Over the past few years I have developed a huge interest in winter squash. It is such the uncool, nerdy vegetable on the farm. But during those cold winter months, long after all the flashy summer vegetables have disappeared, there is always a hip-to-be-square squash ready to provide you with a warm and hearty meal.
This year we boosted our winter squash production for the Geauga Fresh Farmer's Market. And recently we received a call from the market manager asking if we would provide blue hubbards for a sustainability initiative dinner that will be hosted at Lakeland College this fall. We are so excited someone shares our interest in winter squash!
We are growing three varieties of hubbards. Of course, we grow the classic New England strain which weighs in at 20+ lbs.

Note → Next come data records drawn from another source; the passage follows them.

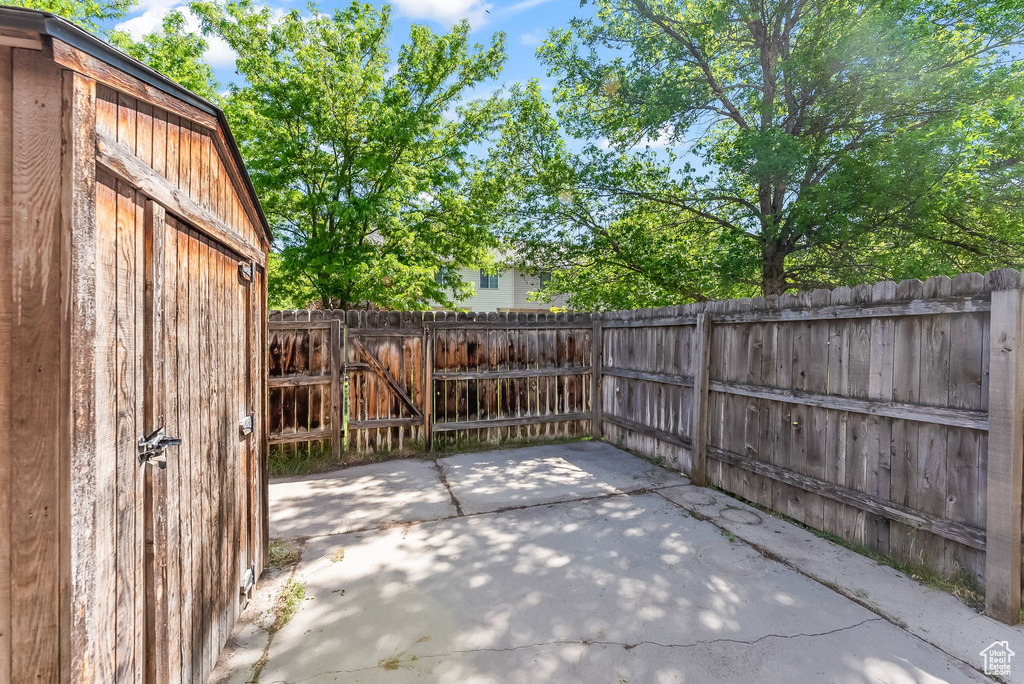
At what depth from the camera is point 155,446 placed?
1.51 m

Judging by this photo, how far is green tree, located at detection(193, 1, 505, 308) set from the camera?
302 inches

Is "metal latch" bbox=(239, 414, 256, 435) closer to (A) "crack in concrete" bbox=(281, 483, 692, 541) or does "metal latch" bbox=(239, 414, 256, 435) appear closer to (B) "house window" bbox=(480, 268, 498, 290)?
(A) "crack in concrete" bbox=(281, 483, 692, 541)

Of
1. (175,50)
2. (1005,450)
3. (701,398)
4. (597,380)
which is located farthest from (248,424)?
(175,50)

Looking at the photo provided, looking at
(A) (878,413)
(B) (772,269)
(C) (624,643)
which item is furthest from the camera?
(B) (772,269)

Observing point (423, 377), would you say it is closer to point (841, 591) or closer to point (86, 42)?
point (841, 591)

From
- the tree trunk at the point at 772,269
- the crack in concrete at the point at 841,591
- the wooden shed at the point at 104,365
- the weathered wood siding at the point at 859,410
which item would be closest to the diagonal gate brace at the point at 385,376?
the weathered wood siding at the point at 859,410

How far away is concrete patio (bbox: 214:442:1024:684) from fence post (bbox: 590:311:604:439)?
243 centimetres

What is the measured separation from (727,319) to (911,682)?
118 inches

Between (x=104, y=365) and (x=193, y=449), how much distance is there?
830 millimetres

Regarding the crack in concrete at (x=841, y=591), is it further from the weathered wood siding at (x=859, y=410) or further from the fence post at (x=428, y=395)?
the fence post at (x=428, y=395)

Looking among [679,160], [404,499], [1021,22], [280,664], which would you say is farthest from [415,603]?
[1021,22]

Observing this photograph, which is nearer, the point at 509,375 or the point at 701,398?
the point at 701,398

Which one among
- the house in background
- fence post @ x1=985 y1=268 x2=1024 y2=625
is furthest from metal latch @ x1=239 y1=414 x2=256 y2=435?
the house in background

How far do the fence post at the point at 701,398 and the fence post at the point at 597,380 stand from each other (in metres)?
2.02
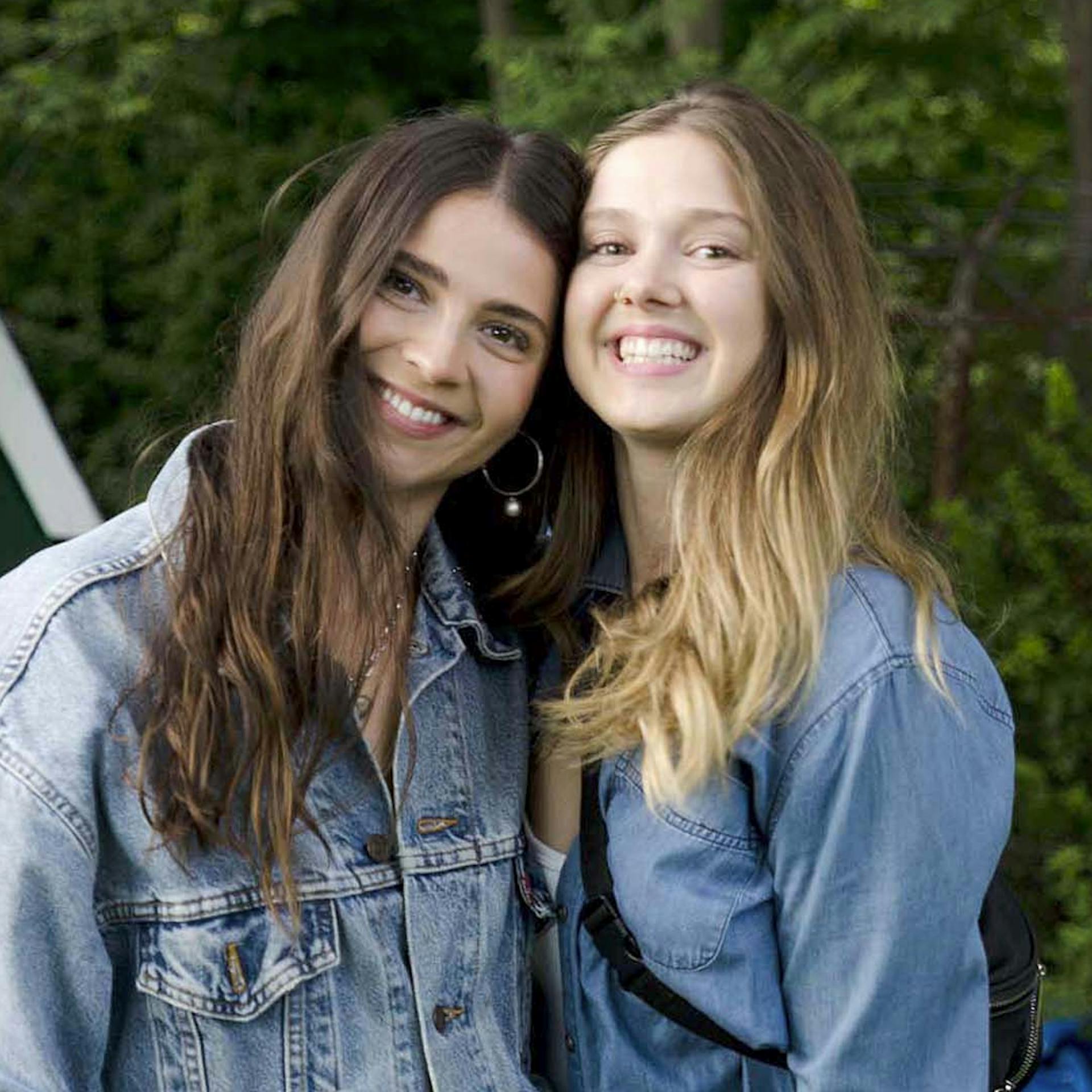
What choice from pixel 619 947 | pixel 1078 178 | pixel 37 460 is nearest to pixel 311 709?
pixel 619 947

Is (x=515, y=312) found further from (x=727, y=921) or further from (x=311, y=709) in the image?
(x=727, y=921)

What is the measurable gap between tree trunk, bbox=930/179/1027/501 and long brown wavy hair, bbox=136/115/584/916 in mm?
3244

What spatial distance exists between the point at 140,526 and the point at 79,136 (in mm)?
5723

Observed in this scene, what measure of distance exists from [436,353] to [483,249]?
168 millimetres

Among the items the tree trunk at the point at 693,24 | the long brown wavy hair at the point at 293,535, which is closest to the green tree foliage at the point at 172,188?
the tree trunk at the point at 693,24

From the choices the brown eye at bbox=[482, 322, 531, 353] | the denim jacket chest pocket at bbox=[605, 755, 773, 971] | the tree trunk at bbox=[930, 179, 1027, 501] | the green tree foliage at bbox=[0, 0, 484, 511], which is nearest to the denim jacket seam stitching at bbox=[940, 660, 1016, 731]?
the denim jacket chest pocket at bbox=[605, 755, 773, 971]

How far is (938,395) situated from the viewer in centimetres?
555

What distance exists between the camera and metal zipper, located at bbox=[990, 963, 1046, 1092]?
7.88 feet

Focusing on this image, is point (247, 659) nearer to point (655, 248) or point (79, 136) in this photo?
point (655, 248)

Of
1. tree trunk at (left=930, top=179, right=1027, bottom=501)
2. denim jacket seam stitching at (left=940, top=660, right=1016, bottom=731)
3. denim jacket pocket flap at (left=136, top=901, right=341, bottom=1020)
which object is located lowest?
tree trunk at (left=930, top=179, right=1027, bottom=501)

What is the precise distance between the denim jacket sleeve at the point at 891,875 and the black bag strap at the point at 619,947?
0.11 metres

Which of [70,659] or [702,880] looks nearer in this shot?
[70,659]

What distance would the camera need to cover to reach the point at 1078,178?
6484mm

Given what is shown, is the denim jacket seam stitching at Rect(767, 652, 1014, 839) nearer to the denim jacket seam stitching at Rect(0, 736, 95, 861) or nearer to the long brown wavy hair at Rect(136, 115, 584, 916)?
the long brown wavy hair at Rect(136, 115, 584, 916)
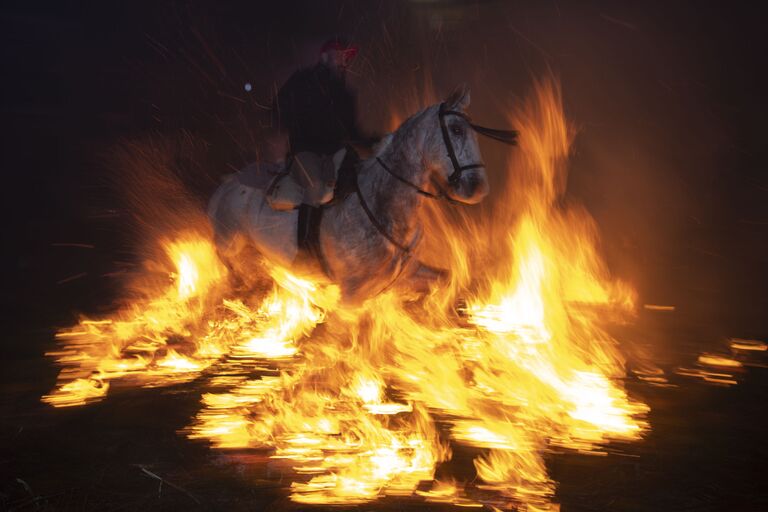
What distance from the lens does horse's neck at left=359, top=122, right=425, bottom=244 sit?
509cm

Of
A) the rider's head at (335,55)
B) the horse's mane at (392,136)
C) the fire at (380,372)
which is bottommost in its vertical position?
the fire at (380,372)

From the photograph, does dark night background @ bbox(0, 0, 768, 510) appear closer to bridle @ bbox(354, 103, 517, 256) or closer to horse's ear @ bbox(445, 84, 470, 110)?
bridle @ bbox(354, 103, 517, 256)

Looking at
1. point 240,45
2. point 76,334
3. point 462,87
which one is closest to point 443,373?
point 462,87

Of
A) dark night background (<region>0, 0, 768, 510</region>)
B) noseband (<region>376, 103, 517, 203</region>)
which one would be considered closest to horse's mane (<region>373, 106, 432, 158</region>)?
noseband (<region>376, 103, 517, 203</region>)

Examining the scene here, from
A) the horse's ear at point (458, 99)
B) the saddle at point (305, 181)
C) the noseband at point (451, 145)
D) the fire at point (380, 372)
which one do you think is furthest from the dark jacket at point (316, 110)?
the fire at point (380, 372)

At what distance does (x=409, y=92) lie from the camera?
12.6 m

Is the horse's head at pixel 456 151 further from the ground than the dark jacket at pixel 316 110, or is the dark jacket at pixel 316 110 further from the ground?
the dark jacket at pixel 316 110

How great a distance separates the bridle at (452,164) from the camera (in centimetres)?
476

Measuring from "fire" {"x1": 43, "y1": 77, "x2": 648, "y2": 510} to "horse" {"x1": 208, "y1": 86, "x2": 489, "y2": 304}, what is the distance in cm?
34

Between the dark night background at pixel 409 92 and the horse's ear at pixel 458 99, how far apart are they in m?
5.63

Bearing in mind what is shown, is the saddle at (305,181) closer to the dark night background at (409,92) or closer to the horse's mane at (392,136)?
the horse's mane at (392,136)

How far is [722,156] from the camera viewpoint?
1211 cm

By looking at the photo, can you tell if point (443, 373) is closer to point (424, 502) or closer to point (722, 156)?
point (424, 502)

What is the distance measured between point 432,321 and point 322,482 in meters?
2.30
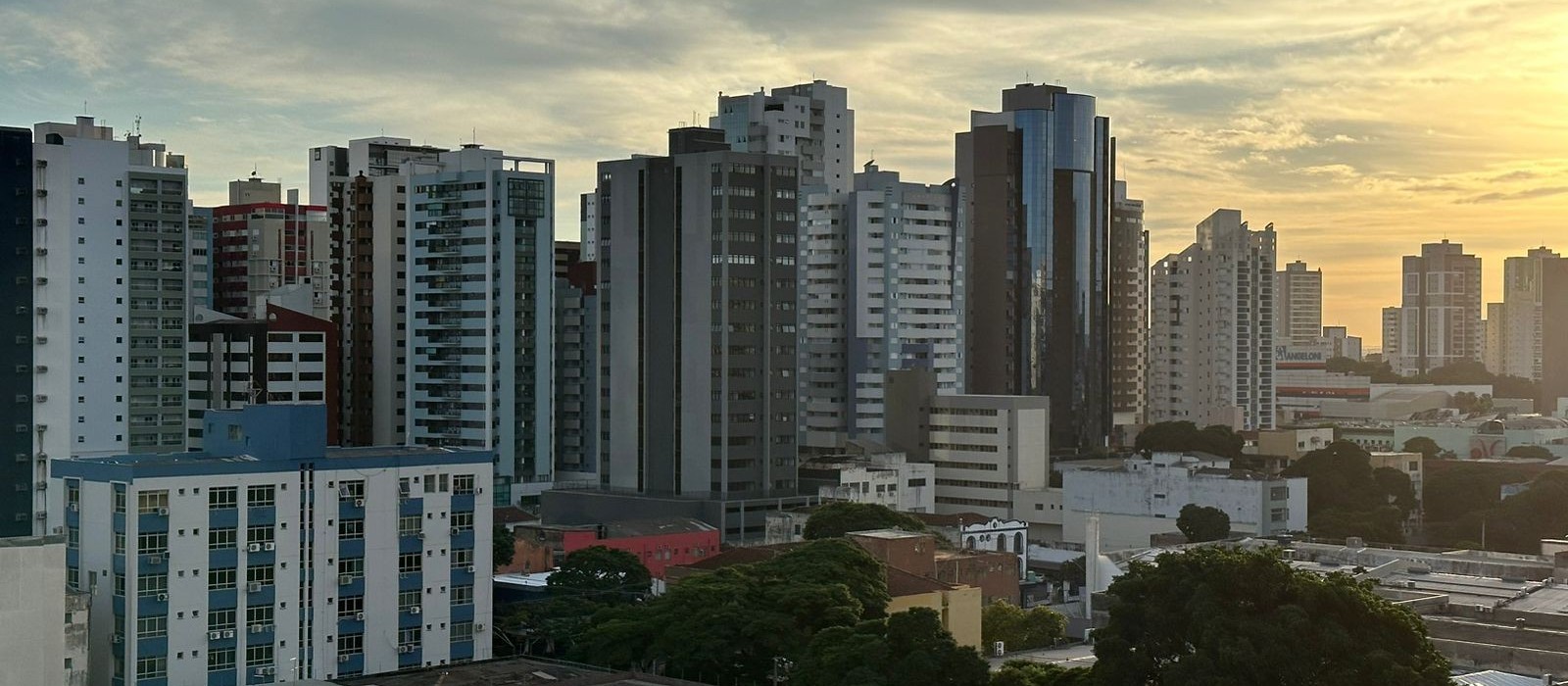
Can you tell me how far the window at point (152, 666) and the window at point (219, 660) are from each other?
73 cm

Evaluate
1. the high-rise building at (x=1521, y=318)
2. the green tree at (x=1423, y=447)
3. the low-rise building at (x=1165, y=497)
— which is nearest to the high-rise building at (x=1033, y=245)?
the green tree at (x=1423, y=447)

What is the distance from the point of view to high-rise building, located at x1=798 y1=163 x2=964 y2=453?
70375 mm

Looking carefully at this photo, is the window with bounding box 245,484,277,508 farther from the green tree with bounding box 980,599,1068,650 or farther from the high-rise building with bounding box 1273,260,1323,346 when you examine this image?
the high-rise building with bounding box 1273,260,1323,346

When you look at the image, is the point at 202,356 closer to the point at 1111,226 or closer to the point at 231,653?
the point at 231,653

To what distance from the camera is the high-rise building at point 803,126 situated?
79625 millimetres

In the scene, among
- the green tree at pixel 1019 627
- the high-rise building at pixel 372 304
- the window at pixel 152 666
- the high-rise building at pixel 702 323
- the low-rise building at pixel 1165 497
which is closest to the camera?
the window at pixel 152 666

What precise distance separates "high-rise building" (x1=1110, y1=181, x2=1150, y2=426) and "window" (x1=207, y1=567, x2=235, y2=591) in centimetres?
6174

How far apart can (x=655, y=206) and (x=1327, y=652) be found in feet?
107

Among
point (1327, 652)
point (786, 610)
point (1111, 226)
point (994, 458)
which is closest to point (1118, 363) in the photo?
point (1111, 226)

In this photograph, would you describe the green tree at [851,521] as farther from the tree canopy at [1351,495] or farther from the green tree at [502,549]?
A: the tree canopy at [1351,495]

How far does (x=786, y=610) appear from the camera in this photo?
104 feet

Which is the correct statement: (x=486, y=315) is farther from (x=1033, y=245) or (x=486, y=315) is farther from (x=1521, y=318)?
(x=1521, y=318)

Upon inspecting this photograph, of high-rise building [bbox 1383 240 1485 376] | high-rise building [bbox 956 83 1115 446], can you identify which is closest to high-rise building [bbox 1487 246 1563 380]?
high-rise building [bbox 1383 240 1485 376]

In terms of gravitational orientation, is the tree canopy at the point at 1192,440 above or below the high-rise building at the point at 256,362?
below
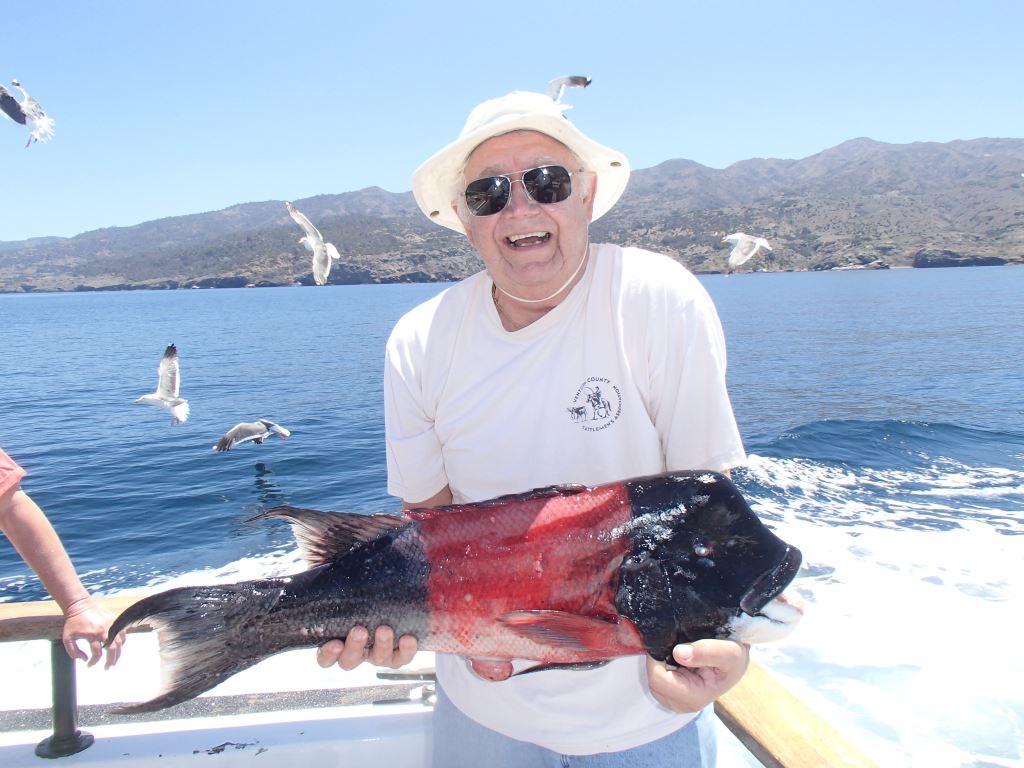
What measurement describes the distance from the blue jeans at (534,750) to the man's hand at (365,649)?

Too often we sell these as alternatives to Halloween pumpkins rather than as food.
We also grow more marketable baby strains which weigh in around 4 - 6 lbs. We have always had positive reviews of the Blue Ballet variety. It is unusually sweet for a squash. Now we are trialing the Blue Magic variety too.
And we grow Honey Bear acorn, Metro butternut and Vegetable spaghetti squash to round out the classical offerings.
Trust me, I am not eager for the arrival of fall. But I was thinking of recipes as I planted these seeds!